Biggest peeve: on the LG phones I had, you could use the volume buttons / menu to silence or turn down individual applications. On the pixel, out of the box you only get a global media volume control.

Also have experience with the stock phone dialler putting up prompts while I am in the middle of doing something else, which never happened on LG. The other big annoyance is the timer portion of the clock app is significantly harder to use.

All that said, I will happily take stock android on the pixel any day over any Samsung product.




Notice how in this conversation, no precise program name or version was brought up. "The stock dialer on an LG", "the dialer on a Pixel"...

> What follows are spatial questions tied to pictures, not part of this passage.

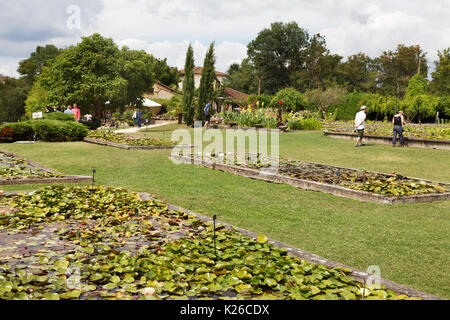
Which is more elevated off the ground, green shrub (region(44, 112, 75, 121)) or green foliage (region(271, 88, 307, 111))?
green foliage (region(271, 88, 307, 111))

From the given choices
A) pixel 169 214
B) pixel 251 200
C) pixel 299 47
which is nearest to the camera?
pixel 169 214

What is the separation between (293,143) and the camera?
63.5 ft

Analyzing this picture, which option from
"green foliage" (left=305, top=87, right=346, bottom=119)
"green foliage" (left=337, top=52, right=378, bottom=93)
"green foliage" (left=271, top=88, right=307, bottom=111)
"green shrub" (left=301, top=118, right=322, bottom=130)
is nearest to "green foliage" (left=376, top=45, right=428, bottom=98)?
"green foliage" (left=337, top=52, right=378, bottom=93)

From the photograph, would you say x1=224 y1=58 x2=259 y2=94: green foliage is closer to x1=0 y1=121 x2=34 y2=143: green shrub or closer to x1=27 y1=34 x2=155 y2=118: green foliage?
x1=27 y1=34 x2=155 y2=118: green foliage

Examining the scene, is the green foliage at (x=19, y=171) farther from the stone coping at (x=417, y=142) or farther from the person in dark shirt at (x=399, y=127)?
the stone coping at (x=417, y=142)

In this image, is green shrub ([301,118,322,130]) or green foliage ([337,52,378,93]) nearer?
green shrub ([301,118,322,130])

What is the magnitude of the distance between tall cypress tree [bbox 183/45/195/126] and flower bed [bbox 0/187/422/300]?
25.9 m

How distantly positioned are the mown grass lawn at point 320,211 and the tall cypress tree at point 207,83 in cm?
1748

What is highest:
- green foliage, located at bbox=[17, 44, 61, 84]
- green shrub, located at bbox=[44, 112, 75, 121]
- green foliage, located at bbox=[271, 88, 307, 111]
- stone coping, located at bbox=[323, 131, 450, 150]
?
green foliage, located at bbox=[17, 44, 61, 84]

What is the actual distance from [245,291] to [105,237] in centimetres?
232

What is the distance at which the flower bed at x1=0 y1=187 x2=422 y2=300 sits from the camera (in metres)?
3.77

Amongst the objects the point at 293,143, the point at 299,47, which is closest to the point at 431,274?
the point at 293,143

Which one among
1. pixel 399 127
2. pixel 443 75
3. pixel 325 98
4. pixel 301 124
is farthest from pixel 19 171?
pixel 443 75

On a computer (a real computer), the first words would be something like "On Firefox 106.0.2 64-bit", but phones have such abysmal user control that most of the time we don't even know what programs we're running.

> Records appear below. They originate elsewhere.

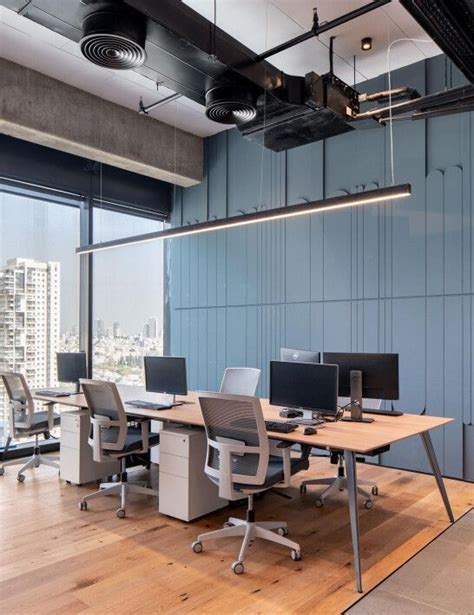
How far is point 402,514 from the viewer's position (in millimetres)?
3912

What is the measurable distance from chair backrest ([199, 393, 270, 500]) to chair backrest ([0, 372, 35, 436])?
96.5 inches

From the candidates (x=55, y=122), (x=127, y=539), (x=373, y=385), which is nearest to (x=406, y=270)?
(x=373, y=385)

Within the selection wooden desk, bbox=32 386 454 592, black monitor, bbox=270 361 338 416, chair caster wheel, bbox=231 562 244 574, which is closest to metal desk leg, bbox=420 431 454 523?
wooden desk, bbox=32 386 454 592

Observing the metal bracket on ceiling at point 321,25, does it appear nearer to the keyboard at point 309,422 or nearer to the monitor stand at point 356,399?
the monitor stand at point 356,399

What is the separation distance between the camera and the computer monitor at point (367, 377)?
3.79m

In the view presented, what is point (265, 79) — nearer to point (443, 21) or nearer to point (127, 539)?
point (443, 21)

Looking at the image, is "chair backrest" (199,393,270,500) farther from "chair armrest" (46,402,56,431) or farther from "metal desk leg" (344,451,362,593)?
"chair armrest" (46,402,56,431)

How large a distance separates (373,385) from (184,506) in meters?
1.69

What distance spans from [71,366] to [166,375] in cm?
153

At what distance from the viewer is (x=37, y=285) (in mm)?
6055

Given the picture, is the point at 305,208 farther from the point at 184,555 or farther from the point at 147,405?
the point at 184,555

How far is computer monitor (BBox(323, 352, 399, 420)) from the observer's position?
3.79 m

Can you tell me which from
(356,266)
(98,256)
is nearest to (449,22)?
(356,266)

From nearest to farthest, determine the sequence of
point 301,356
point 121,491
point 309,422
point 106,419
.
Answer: point 309,422
point 106,419
point 121,491
point 301,356
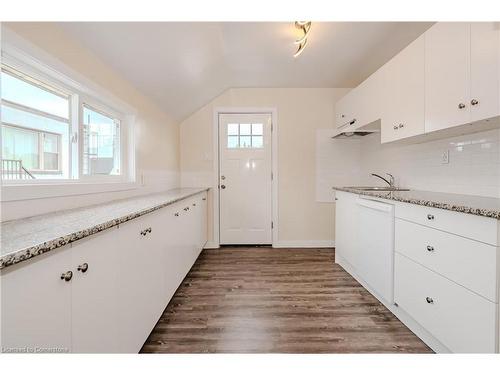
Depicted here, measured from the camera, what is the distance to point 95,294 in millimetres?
949

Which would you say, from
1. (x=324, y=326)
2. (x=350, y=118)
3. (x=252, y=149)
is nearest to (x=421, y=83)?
(x=350, y=118)

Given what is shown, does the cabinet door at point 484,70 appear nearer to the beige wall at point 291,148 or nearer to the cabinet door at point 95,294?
the cabinet door at point 95,294

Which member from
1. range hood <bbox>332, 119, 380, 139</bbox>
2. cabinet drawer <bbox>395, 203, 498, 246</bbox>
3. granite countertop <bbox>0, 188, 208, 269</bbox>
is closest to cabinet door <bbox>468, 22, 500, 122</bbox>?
cabinet drawer <bbox>395, 203, 498, 246</bbox>

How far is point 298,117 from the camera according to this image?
3635 mm

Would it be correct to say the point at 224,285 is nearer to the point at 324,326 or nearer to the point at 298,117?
the point at 324,326

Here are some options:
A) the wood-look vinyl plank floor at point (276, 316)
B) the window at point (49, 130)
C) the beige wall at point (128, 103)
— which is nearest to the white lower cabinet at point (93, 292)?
the wood-look vinyl plank floor at point (276, 316)

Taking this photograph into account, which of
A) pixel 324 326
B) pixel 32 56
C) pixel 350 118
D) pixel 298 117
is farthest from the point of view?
pixel 298 117

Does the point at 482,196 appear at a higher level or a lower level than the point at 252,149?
lower

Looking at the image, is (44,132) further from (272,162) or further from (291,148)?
(291,148)

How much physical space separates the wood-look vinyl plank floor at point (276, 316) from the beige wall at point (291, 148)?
3.08 ft

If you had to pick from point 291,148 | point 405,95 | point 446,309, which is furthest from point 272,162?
point 446,309

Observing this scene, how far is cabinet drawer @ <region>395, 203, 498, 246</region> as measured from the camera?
1112 mm

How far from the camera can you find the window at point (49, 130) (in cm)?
125
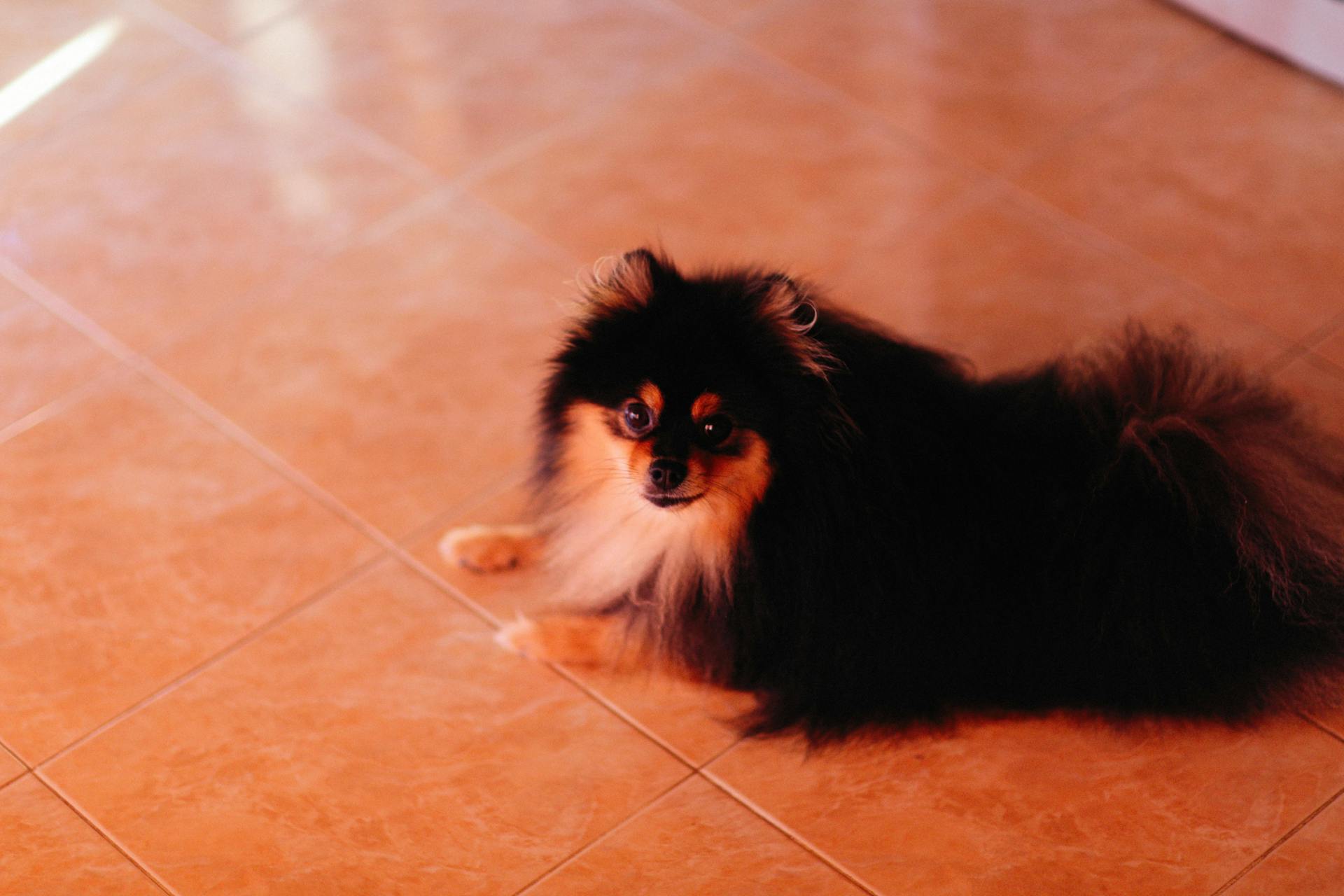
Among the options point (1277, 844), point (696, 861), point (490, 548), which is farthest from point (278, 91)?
point (1277, 844)

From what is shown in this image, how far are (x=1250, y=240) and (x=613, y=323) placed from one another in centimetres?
181

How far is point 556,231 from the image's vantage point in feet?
11.1

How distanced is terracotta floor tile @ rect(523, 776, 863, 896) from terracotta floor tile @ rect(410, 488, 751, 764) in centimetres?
12

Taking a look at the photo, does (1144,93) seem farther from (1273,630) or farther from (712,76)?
(1273,630)

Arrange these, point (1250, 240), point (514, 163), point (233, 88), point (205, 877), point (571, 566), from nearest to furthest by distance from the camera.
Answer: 1. point (205, 877)
2. point (571, 566)
3. point (1250, 240)
4. point (514, 163)
5. point (233, 88)

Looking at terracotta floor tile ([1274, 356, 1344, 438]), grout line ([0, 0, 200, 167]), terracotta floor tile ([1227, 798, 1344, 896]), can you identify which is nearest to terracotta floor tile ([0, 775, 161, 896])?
terracotta floor tile ([1227, 798, 1344, 896])

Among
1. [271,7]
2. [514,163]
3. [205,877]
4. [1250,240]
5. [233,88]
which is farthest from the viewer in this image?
[271,7]

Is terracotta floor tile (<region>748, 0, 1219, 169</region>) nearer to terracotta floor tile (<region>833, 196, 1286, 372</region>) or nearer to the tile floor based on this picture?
the tile floor

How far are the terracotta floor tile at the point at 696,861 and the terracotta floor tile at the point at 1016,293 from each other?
1.19m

To be honest, I'd have to do some digging around to get exact versions of a fair amount of my software on my latop- much of it isn't immediately surfaced in the UI, and where it was installed from could be from several places.

In android, every app version is found in the exact same place on my phone:

Settings > Apps > (select an app) > very bottom has version number. App details takes you to the full details page in the play store, which shows the full name of the app and the publisher name.

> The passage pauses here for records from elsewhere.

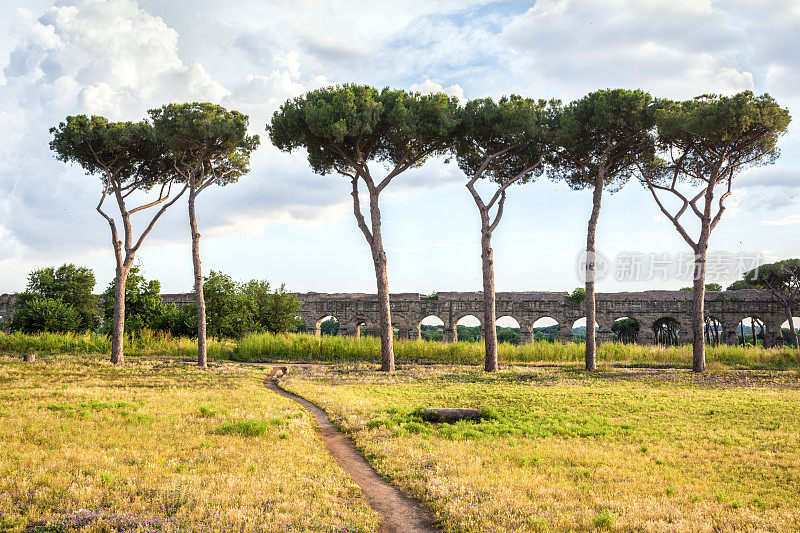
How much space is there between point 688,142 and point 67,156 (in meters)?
25.1

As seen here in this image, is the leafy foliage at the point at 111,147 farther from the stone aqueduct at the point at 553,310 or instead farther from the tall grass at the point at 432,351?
the stone aqueduct at the point at 553,310

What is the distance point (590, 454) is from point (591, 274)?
45.0ft

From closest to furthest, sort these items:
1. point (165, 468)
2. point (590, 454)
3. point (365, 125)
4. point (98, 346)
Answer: point (165, 468)
point (590, 454)
point (365, 125)
point (98, 346)

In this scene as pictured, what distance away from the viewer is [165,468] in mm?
6035

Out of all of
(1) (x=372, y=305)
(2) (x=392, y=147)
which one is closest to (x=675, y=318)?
(1) (x=372, y=305)

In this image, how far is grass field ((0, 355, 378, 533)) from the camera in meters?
4.77

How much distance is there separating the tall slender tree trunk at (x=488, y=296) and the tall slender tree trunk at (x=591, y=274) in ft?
12.0

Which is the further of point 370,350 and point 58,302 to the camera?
point 58,302

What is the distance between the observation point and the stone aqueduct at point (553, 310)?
3030 centimetres

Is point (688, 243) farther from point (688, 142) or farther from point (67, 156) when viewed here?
point (67, 156)

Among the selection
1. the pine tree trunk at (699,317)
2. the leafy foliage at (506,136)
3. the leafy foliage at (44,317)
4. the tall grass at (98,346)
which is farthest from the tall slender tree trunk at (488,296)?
the leafy foliage at (44,317)

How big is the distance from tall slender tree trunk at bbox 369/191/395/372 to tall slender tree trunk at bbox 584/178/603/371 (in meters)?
7.58

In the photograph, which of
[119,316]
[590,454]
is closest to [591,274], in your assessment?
[590,454]

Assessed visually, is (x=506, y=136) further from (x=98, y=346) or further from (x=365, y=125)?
(x=98, y=346)
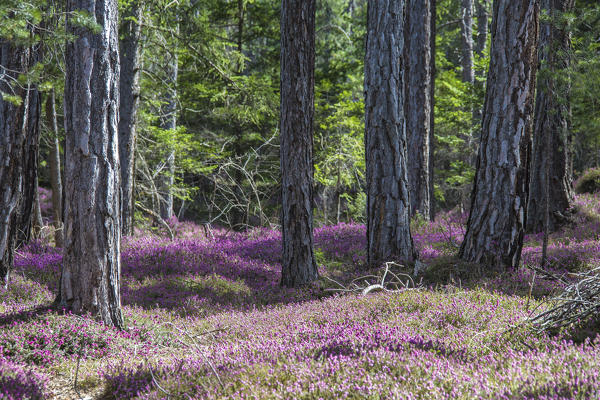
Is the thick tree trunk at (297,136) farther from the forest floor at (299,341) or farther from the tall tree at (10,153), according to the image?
the tall tree at (10,153)

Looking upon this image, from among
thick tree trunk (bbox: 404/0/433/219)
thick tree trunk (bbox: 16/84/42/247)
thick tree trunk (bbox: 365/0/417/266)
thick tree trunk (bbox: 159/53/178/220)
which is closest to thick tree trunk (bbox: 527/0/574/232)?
thick tree trunk (bbox: 404/0/433/219)

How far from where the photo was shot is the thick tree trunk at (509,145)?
703 cm

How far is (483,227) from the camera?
23.6 ft

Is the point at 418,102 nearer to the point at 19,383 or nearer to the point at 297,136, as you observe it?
the point at 297,136

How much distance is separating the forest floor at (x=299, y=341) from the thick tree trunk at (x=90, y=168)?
0.43 metres

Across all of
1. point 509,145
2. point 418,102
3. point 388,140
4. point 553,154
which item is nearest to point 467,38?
point 418,102

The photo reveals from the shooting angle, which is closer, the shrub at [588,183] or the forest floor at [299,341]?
the forest floor at [299,341]

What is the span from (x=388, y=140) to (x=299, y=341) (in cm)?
477

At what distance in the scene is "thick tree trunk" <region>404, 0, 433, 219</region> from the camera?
13.4 metres

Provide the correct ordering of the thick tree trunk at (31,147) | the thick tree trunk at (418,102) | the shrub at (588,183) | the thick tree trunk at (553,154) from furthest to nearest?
the shrub at (588,183) < the thick tree trunk at (418,102) < the thick tree trunk at (553,154) < the thick tree trunk at (31,147)

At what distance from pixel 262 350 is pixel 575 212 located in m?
10.7

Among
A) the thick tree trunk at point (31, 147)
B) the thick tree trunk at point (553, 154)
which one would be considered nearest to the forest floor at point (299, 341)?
the thick tree trunk at point (31, 147)

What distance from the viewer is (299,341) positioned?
472 centimetres

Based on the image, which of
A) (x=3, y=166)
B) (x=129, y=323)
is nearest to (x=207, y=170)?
(x=3, y=166)
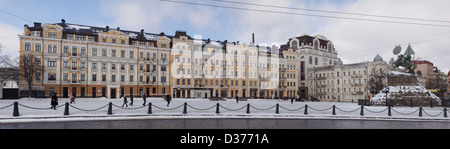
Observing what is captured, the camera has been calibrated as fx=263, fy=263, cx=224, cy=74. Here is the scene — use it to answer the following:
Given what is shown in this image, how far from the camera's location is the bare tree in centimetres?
Result: 4303

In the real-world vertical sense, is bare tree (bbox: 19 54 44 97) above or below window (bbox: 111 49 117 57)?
below

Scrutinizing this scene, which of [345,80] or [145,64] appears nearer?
[145,64]

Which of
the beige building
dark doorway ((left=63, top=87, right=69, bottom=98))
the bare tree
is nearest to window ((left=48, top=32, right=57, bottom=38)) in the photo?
the bare tree

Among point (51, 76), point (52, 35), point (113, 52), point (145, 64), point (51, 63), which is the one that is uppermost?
point (52, 35)

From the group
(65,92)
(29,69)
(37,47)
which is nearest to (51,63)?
(37,47)

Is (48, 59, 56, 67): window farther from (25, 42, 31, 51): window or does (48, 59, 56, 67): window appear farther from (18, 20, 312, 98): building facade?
(25, 42, 31, 51): window

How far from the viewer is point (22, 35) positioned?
148 feet

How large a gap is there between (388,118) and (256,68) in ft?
166

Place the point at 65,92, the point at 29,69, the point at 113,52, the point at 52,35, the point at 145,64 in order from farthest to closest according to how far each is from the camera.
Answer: the point at 145,64 < the point at 113,52 < the point at 65,92 < the point at 52,35 < the point at 29,69

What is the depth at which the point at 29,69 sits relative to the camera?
142 feet

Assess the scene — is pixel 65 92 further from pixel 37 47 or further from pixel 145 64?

Yea, I feel like there's a big cargo cult element to the claims of carrier skins being crapware by default. I remember the moment I realized that the moto x (first post-Google moto phone) and the contemporary galaxy s both had solid advantages over the pixel. Eg Samsung beat pixel to the quick settings menu by YEARS (and by extension iOS by even more years), and this is now an industry standard.


Pixels are great as long as you don't need to call 911.